当前位置:网站首页>[learning notes - Li Hongyi] Gan (generation of confrontation network) full series (I)
[learning notes - Li Hongyi] Gan (generation of confrontation network) full series (I)
2022-07-07 10:07:00 【iioSnail】
List of articles
Preface
Red text Representative focus , Yellow text Represents the secondary focus , Green text Represents understanding , Black text is explanation
Related links
- video :https://www.youtube.com/playlist?list=PLJV_el3uVTsMq6JEFPW35BCiOQTsoqwNw
1. Introduction
1. 1 Basic Idea of GAN
GAN, Generative Adversarial Network, The function is to train a Generator, Used to generate things . for example , If it is in the field of pictures , Can generate face pictures , If it is in the text field , Can be used to generate articles
Generator Use : to Generator A random Vector, then Generator Generate a random “ Long Vector”( picture 、 Words etc. )

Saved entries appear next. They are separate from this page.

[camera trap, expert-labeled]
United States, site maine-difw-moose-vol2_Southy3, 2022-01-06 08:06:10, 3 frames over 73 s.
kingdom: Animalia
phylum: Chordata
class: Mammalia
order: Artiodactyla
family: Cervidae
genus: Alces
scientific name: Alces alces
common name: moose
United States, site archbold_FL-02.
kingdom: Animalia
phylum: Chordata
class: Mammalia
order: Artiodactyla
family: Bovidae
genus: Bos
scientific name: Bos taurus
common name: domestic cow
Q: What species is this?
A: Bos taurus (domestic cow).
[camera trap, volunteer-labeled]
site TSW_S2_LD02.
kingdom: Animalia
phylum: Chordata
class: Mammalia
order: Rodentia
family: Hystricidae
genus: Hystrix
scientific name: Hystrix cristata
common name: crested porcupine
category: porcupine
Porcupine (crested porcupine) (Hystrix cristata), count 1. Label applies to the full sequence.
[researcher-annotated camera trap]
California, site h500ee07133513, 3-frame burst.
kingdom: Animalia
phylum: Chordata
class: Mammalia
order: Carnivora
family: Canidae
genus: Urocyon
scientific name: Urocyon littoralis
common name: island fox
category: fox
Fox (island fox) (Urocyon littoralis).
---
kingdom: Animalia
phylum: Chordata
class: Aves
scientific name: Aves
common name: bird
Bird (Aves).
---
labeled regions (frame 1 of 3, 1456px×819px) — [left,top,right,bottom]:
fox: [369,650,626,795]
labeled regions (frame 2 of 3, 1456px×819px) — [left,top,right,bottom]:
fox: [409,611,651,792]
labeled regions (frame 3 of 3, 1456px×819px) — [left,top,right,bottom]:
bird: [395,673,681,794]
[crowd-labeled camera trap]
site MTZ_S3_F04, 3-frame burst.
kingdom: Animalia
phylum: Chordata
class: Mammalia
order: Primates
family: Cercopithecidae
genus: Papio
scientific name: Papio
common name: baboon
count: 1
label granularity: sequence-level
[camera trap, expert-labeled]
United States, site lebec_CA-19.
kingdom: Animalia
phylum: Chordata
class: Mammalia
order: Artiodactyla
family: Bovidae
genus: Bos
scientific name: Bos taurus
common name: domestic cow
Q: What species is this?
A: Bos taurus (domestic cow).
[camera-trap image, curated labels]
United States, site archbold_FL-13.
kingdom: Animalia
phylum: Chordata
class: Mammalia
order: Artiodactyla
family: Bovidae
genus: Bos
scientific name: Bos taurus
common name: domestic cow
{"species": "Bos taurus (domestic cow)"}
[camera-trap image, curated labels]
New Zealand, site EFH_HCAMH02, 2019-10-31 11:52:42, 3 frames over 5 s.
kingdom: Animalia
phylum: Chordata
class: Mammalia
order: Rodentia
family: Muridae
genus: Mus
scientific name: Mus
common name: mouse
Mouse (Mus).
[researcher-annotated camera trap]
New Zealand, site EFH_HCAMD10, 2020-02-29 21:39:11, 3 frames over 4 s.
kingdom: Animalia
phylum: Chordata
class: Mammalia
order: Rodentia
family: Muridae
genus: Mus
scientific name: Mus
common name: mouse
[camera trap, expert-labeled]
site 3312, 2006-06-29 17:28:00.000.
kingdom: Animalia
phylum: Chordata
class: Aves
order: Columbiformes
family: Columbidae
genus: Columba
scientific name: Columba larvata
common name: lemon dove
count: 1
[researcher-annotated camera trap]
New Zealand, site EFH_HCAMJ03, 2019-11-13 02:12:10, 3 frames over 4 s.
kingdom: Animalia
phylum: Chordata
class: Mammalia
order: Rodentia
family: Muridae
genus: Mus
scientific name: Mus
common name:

Input Vector Of dimension( Is each value ) Corresponding to a feature , For example, the first one in the picture above 0.1 Maybe it corresponds to the color of hair
Discriminator( Judging device ): In the training Generator When , Train one at the same time Discriminator, The function is to judge the authenticity of a picture .
Discriminator Accept a picture , Output one Scalar( The number ),Scalar The bigger the picture is, the more realistic it is
GAN Training process of ( Simple version of )
1. Prepare a data set of real pictures
2. Random initialization Generator and Discriminator, here Generator Generating pictures is blind ,Discriminator It's also blind discrimination
3. Training Discriminator:
3.1 Give Way Generator Generate a set of pictures , And then let Discriminator To distinguish between true and false , It will also tell Discriminator What does the real picture look like
3.2. According to the first 3.1 Step loss to update Discriminator
4. Training Generator:
4.1. Continue to let go Generator Generate a set of pictures , And then let Discriminator To tell the true from the false . Be careful , This time, we will only let Discriminator Look at the generated pictures
4.2. According to the first 4.1 Step to get the loss to update Generator
5. Repeat iteration 3,4 Step , Until you are satisfied
( ancestral )GAN Training process ( Formula version ), In each iteration process, do the following :
1. Get from the data set m m m Samples { x 1 , x 2 , … , x m } \{ x^1, x^2, \dots, x^m \} { x1,x2,…,xm}
2. from distribution Took out m m m A noise vector { z 1 , z 2 , … , z m } \{ z^1, z^2, \dots, z^m \} { z1,z2,…,zm}( It's generation m A uniformly distributed random vector , Of course, it can also be other distributions )
3. Give Way Generator Generate data according to the noise vector { x ~ 1 , x ~ 2 , … , x ~ m } \{ \tilde{x}^1, \tilde{x}^2, \dots, \tilde{x}^m \} { x~1,x~2,…,x~m}, namely x ~ i = G ( z i ) \tilde{x}^i =G(z^i) x~i=G(zi)( there x ~ i \tilde{x}^i x~i It's a picture , for example , To generate a 64x64 Pictures of the , that x ~ i \tilde{x}^i x~i It's just one. 4096 Dimension vector )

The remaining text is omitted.